• Teks Sumber
---+---
Para pengunjuk rasa membawa plakat dengan slogan-slogan anti-Prancis dan menuntut penarikan segera pasukan Prancis dari negara tersebut.
Mereka juga menyerukan pemecatan duta besar Prancis, Sylvain Itte, setelah diplomat tersebut pada Jumat lalu diberi waktu 48 jam untuk meninggalkan Niger oleh penguasa militer negara tersebut.
Itte didakwa mengabaikan undangan pertemuan di Kementerian Luar Negeri dan tindakan lain pemerintah Prancis yang dianggap bertentangan dengan kepentingan Niger.
Menanggapi perintah tersebut, Prancis mengeluarkan pernyataan melalui Kementerian Luar Negeri yang mengatakan “Para pelaku kudeta tidak memiliki wewenang untuk mengajukan permintaan ini, (dengan) persetujuan duta besar hanya berasal dari otoritas terpilih yang sah di Niger.”
Pemerintahan militer baru-baru ini mengatakan, mereka telah mencabut beberapa perjanjian militer yang ditandatangani Niger dengan Prancis, sebuah tindakan yang ditolak oleh Paris. Menurut Prancis, dilansir dari Anadolu, Senin, 28 Agustus 2023, para pemimpin militer tidak memiliki wewenang yang sah untuk melakukannya.
---+---
• Tugas Singkat 1
Ubah baris-baris entri mulai dari baris yang memuat "Which of stone" hingga akhir entri menjadi daftar JSON berisi string, satu string untuk setiap baris, tanpa menyertakan baris kosong.
---+---
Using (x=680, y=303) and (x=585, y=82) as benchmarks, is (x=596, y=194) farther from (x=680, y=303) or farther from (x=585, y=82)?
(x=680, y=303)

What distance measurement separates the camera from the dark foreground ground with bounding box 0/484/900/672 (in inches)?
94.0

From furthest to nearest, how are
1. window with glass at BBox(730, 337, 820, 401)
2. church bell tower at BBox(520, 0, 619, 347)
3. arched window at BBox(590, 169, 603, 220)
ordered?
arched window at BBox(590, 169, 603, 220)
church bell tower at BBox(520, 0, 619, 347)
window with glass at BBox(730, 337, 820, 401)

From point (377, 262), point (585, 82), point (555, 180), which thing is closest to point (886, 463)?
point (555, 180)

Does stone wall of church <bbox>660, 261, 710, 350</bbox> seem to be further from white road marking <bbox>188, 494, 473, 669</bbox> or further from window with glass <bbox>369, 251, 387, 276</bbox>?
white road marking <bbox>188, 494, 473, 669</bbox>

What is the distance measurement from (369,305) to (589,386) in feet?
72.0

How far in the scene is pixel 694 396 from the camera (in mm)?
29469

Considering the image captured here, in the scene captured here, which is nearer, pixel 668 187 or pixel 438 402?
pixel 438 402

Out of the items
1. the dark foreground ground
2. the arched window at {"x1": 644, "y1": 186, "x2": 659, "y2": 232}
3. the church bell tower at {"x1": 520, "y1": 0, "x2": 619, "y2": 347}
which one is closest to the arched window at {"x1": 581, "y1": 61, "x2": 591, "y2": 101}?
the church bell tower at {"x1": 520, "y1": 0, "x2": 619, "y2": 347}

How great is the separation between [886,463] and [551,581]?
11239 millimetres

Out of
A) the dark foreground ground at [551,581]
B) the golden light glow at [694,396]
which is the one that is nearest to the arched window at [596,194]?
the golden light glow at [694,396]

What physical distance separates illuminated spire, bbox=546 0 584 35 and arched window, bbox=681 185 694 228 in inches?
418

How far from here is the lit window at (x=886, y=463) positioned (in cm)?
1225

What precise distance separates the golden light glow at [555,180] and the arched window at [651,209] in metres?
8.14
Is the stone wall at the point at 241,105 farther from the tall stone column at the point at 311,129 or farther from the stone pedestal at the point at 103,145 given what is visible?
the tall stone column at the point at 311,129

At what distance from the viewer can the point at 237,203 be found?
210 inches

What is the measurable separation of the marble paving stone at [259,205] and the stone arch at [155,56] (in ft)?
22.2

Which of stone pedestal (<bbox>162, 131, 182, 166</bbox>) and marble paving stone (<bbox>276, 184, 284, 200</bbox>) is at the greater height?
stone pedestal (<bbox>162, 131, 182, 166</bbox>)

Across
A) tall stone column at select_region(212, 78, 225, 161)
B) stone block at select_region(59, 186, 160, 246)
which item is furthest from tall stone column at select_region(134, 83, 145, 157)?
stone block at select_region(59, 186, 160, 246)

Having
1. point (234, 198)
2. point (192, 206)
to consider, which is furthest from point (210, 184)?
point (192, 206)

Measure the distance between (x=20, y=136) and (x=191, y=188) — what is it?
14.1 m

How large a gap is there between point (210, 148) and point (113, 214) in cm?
---+---
• Tugas Singkat 2
Menurut teks sumber, berapa lama waktu yang diberikan penguasa militer Niger kepada duta besar Prancis untuk meninggalkan negara itu?

• Jawaban Latihan 1
[
  "Which of stone pedestal (<bbox>162, 131, 182, 166</bbox>) and marble paving stone (<bbox>276, 184, 284, 200</bbox>) is at the greater height?",
  "stone pedestal (<bbox>162, 131, 182, 166</bbox>)",
  "Across",
  "A) tall stone column at select_region(212, 78, 225, 161)",
  "B) stone block at select_region(59, 186, 160, 246)",
  "which item is furthest from tall stone column at select_region(134, 83, 145, 157)?",
  "stone block at select_region(59, 186, 160, 246)",
  "Having",
  "1. point (234, 198)",
  "2. point (192, 206)",
  "to consider, which is furthest from point (210, 184)?",
  "point (192, 206)",
  "Measure the distance between (x=20, y=136) and (x=191, y=188) — what is it?",
  "14.1 m",
  "How large a gap is there between point (210, 148) and point (113, 214) in cm?"
]

• Jawaban Latihan 2
48 jam.